— Begin PAGE EXTRACT —

Small companies waste untold dollars on technology that doesn't begin to solve their problems. Here's how to analyze your business and develop a focused technology plan.
Why guess what hardware and software you'll need when a technology plan can tell you for sure?
Back in the duck-and-cover days of the Cuban missile crisis, Robert Smith, a chemical engineer and director of new products for Mead Johnson, in Evansville, Ind., invented what he thought was an antidote for atomic fallout. Smith designed his milky-looking cleanser to remove radioactive particles from the skin and stored gallons of it in a 3,000-square-foot underground bomb shelter. To protect his family from starvation in the event of a siege, Smith also stockpiled gallons of another of his inventions--a diet drink called Metrecal, popular with Donna Reed wanna-bes. "We were secure in the knowledge that we'd be the cleanest, slimmest family to survive an atomic attack," recalls Smith's son, Steve.
Fast-forward to 1998. Steve Smith now runs Tec Laboratories Inc., in Albany, Oreg., a 21-year-old company that his father founded after leaving Mead Johnson. Tec Labs' cash cow is Tecnu, a popular over-the-counter prevention and treatment for poison-oak and poison-ivy rashes that is a variant of the fallout remover. Sold at large drugstore chains like Rite Aid and Walgreen, Tecnu last year pulled in $2 million in sales for the 20-employee company.
Tec Labs is doing very well these days. In addition to Tecnu, it manufactures seven other products--including anti-itch gels and insect repellents--whose sales have grown by 85% in five years. Last April the company signed a major sales agreement with Wal-Mart Stores Inc. And CEO Smith, who carefully tracks these things, says Tec Labs has enjoyed a 52% jump in productivity since 1994. (That increase may be a sign of employee contentment. Recently, Oregon Business magazine named Tec Labs one of the state's best places to work.)

— End PAGE EXTRACT —
— Begin TASK MATERIAL —

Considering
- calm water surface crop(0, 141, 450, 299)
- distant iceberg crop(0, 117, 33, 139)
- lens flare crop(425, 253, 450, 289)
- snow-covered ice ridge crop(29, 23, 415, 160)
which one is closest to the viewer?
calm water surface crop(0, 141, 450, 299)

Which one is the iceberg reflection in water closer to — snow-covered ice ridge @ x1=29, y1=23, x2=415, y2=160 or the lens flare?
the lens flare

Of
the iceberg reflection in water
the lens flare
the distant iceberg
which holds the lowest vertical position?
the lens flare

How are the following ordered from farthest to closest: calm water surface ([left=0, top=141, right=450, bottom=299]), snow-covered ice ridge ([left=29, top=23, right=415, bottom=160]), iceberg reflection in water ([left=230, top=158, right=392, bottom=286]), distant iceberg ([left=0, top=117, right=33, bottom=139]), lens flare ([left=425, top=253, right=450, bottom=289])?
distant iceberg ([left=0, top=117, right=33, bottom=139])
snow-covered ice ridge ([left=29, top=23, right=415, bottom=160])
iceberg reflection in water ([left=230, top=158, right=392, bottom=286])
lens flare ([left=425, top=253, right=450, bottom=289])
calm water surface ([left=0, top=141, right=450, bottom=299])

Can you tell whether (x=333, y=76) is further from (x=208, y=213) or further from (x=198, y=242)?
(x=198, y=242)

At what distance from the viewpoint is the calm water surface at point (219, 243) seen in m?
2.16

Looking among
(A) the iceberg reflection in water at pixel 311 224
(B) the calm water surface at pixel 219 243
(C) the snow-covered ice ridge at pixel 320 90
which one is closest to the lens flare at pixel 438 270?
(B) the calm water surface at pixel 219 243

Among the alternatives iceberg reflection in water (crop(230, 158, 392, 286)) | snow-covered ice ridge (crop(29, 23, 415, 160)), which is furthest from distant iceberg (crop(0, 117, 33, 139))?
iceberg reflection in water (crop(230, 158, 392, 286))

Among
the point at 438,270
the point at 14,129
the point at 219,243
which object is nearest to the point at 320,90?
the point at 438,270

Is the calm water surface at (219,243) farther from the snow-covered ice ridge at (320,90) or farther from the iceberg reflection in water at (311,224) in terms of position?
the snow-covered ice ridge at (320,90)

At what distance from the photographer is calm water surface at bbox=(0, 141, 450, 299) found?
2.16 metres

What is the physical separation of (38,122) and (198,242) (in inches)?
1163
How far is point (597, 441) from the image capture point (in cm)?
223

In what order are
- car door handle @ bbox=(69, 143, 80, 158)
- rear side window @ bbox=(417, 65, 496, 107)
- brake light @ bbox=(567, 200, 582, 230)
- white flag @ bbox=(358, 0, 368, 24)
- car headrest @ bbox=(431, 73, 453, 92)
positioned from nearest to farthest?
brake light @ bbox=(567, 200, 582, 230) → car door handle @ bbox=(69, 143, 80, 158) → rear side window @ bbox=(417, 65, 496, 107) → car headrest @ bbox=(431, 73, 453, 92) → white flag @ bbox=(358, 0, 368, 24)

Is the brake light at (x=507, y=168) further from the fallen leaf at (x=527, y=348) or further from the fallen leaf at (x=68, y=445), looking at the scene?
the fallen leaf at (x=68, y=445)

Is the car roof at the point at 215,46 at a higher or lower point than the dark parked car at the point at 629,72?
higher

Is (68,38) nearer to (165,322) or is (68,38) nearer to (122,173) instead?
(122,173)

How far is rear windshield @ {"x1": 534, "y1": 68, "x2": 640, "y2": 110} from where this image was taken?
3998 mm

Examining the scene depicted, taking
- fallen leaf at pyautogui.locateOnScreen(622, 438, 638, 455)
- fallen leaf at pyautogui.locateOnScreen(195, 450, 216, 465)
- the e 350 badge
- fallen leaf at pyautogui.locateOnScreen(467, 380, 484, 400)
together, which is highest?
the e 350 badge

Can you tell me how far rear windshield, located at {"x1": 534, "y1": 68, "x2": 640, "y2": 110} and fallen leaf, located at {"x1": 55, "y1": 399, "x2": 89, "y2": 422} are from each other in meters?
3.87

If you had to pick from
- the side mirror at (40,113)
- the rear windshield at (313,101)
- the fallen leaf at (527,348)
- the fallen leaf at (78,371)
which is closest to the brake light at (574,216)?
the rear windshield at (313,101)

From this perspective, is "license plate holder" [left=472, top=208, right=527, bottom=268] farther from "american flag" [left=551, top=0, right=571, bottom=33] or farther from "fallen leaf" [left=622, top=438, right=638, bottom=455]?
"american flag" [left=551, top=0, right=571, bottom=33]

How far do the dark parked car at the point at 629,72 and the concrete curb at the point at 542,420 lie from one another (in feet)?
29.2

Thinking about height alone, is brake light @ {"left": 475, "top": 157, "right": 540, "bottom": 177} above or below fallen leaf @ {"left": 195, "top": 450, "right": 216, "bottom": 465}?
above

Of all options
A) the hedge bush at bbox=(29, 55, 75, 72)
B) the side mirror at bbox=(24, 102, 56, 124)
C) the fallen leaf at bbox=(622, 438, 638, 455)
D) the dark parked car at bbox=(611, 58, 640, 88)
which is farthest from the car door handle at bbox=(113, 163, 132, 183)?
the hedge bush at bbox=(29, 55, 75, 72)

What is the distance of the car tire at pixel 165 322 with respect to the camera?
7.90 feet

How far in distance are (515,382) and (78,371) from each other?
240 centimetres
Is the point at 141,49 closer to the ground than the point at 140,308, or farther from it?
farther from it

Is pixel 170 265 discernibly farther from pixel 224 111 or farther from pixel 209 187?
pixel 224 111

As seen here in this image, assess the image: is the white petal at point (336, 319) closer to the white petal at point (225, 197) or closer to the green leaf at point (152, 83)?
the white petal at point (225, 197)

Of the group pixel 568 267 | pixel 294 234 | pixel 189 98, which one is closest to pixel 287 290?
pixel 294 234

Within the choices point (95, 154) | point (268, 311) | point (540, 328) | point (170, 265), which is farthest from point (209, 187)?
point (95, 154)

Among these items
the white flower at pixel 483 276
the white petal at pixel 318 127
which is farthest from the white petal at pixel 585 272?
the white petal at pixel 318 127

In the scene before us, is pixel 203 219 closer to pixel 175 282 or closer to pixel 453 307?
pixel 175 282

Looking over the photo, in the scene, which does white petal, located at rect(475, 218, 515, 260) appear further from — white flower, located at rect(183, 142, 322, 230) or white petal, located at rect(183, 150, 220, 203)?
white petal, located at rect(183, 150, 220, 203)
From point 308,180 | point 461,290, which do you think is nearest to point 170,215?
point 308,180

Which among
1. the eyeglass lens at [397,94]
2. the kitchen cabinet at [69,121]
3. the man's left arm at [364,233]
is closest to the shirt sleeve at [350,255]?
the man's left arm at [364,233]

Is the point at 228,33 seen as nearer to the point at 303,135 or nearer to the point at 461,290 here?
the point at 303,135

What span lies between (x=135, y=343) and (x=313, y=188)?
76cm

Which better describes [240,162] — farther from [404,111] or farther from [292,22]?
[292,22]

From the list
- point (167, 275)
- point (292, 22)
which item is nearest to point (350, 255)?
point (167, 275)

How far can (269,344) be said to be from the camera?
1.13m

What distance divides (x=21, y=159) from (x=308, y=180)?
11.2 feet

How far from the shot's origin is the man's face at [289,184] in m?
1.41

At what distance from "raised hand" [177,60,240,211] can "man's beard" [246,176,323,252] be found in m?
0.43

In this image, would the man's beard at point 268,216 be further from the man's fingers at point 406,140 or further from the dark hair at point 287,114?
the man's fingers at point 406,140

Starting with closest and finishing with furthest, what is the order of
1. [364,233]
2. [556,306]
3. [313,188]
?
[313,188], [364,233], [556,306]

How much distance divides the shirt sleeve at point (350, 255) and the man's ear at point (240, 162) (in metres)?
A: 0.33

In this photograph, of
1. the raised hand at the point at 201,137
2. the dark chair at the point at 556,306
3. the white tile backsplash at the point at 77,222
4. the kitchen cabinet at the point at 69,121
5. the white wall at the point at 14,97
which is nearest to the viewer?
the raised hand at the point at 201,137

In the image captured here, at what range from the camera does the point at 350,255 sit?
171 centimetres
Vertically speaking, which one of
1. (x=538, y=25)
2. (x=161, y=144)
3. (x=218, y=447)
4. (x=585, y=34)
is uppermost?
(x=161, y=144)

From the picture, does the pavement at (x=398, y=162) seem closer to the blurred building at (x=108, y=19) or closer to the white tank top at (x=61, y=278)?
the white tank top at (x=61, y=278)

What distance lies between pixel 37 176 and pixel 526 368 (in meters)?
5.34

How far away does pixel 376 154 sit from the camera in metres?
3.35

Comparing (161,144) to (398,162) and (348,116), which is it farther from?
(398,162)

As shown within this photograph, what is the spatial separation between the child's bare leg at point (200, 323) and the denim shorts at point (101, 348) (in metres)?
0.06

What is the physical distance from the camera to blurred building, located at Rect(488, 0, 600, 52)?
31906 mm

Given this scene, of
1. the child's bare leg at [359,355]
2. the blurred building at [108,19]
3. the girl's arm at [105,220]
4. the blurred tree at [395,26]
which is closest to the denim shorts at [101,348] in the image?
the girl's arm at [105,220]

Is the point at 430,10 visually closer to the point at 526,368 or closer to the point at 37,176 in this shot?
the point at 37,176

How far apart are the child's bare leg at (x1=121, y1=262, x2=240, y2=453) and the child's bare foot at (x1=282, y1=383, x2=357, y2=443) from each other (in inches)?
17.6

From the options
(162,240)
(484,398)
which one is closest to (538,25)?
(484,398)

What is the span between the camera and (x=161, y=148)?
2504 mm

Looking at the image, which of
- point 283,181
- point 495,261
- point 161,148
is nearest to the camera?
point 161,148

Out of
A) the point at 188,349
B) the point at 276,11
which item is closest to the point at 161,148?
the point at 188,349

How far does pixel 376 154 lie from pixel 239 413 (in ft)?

— End TASK MATERIAL —

> **GIVEN EXERCISE 1**:
According to the article on Tec Laboratories, how much did Tecnu earn in sales last year?
> **GIVEN EXERCISE 2**:
Please give the records as a numbered list with blank lines omitted, starting at the line that contains "What is the physical distance" and continuing through the last line of the records.
The records are unrelated to the text.

> **REPLY 1**:
$2 million.

> **REPLY 2**:
1. What is the physical distance from the camera to blurred building, located at Rect(488, 0, 600, 52)?
2. 31906 mm
3. Given this scene, of
4. 1. the child's bare leg at [359,355]
5. 2. the blurred building at [108,19]
6. 3. the girl's arm at [105,220]
7. 4. the blurred tree at [395,26]
8. which is closest to the denim shorts at [101,348] in the image?
9. the girl's arm at [105,220]
10. Is the point at 430,10 visually closer to the point at 526,368 or closer to the point at 37,176 in this shot?
11. the point at 37,176
12. How far apart are the child's bare leg at (x1=121, y1=262, x2=240, y2=453) and the child's bare foot at (x1=282, y1=383, x2=357, y2=443) from each other (in inches)?
13. 17.6
14. From the options
15. (162,240)
16. (484,398)
17. which one is closest to (538,25)?
18. (484,398)
19. What is the span between the camera and (x=161, y=148)?
20. 2504 mm
21. Looking at the image, which of
22. - point 283,181
23. - point 495,261
24. - point 161,148
25. is nearest to the camera?
26. point 161,148
27. Out of
28. A) the point at 188,349
29. B) the point at 276,11
30. which item is closest to the point at 161,148?
31. the point at 188,349
32. How far does pixel 376 154 lie from pixel 239 413 (in ft)?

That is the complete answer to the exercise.